This may be too late, but I have the 1541T with a Markins Q3 ball head. I use it with a 5d Mark II and a 70-200 F/4L IS with no concerns about its stability/capability. What I love about it is how small it can get. I can pack it into my carry-on roller vertically with no problems at all. I'm actually planning on adding the 2541 but only using it for day trips, not oversees travel.


----------



## rmblack (Aug 22, 2012)

Yo dude. I have the Feisol 3441T sticks and the q3t head. One of the best combos on the market with RAL (anti-rotation) legs & CF. The head is well spoken of and is great as long as you aren't shooting straight up. The combo is so light, it feels (and probably is) lighter than my 28-70L.
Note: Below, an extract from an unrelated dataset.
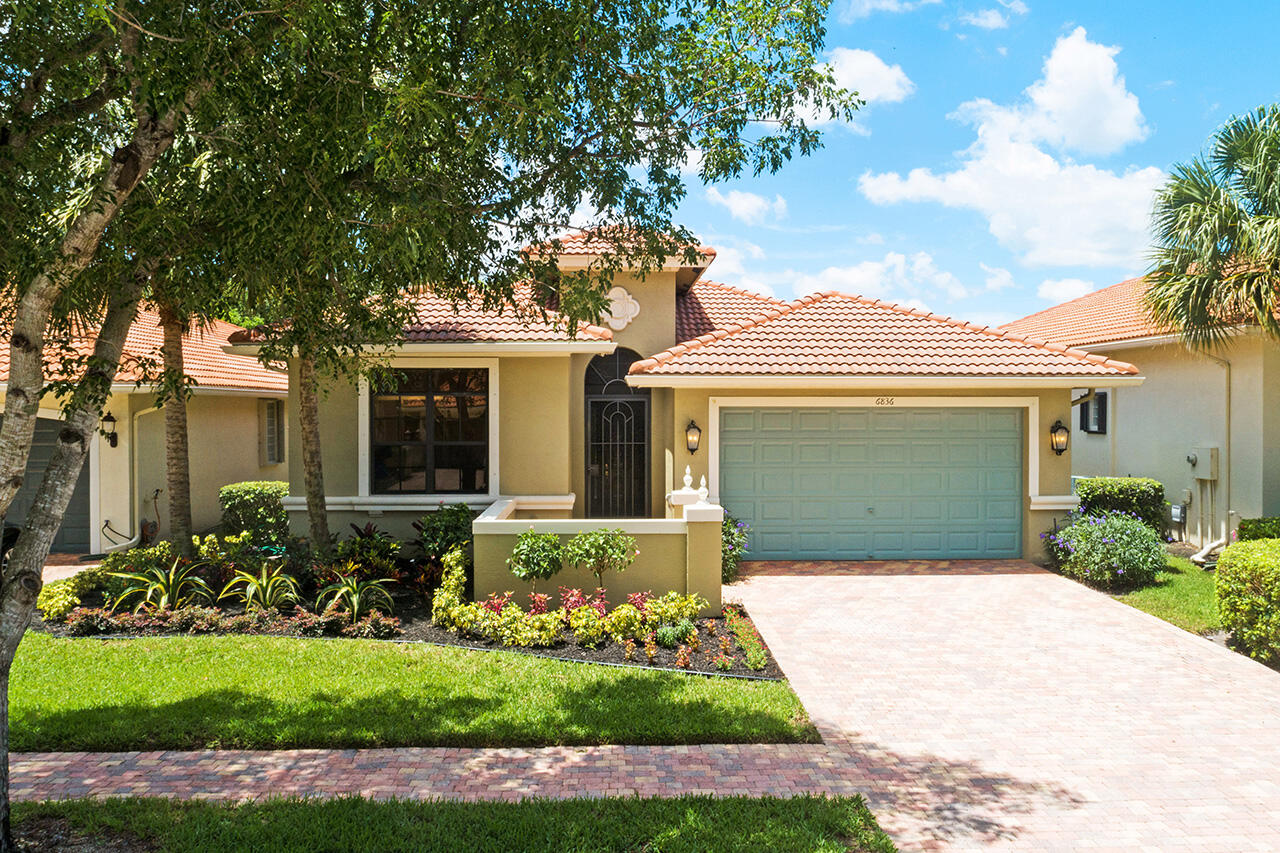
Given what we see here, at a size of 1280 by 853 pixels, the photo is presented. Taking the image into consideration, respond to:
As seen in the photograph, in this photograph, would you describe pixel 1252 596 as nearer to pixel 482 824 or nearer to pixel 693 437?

http://reallybigcameras.com/Feisol/Feisol%20Rapid%20Tripods.htm#RAL

good luck


----------



## KurtStevens (Aug 22, 2012)

I just got my gitzo 1830 series one and Gitzo 1780QR and it'll run me about $400 to $500, there was a massive rebate. Its only around 4 lbs but the head holds 17lbs (way more than a 5d3 + grip + 70-200 2.8 would weigh) and I'm happy. Love it.


----------



## Caps18 (Aug 22, 2012)

I have a Gitzo tripod, but I think I might have been better off if I would have gone with a traveler model with the legs that could flip up. I'm not complaining about what I have, but I should have thought about backpacks and a Pelican case that doesn't look like I have a sniper rifle going through the airport or in the car at a National Park...

I also had to break it apart and have it take up 50% of the space and weight in my backpack, and was worrying it wouldn't be allowed as overhead luggage when I traveled overseas. Let alone on how 'easy' it is to carry around the city or down into the Grand Canyon.

The other big debate is to go with a smaller compressed size, but have 4 segments per leg to lock. Or the quicker 3 segment legs, but have a few more inches.

I have the GT3541LS legs with the Wimberly head with a 90 degree flip bracket...It fits in a Pelican 1700 case all put together, and it has three segments to each leg to extend it. I could easily see getting a Gitzo GK1580TQR5 tripod if I was going to bike around Europe, hike deep into the backcountry in a bunch of National Parks, or if I had to travel by air a lot. I have purchased the Gitzo GH1781T Series 1 Traveler Ball Head to attach to the legs, and put black pipe insulation on the top leg sections to keep them from getting dinged up and easier to carry.


----------



## Jamesy (Aug 22, 2012)

I have a Gitzo 2531EX and a Markins M-10 with RRS clamp - this is a medium weight sturdy setup. For travel I picked up the Benro Traveler (C1681 with ballhead) off of eBay for around $300. I love it! It is a tad smaller than the Gitzo at a third of the price. They come with a nice bag too. The same tripods locally are around $500.
I bought mine from Jon Vola Digital on eBay.


----------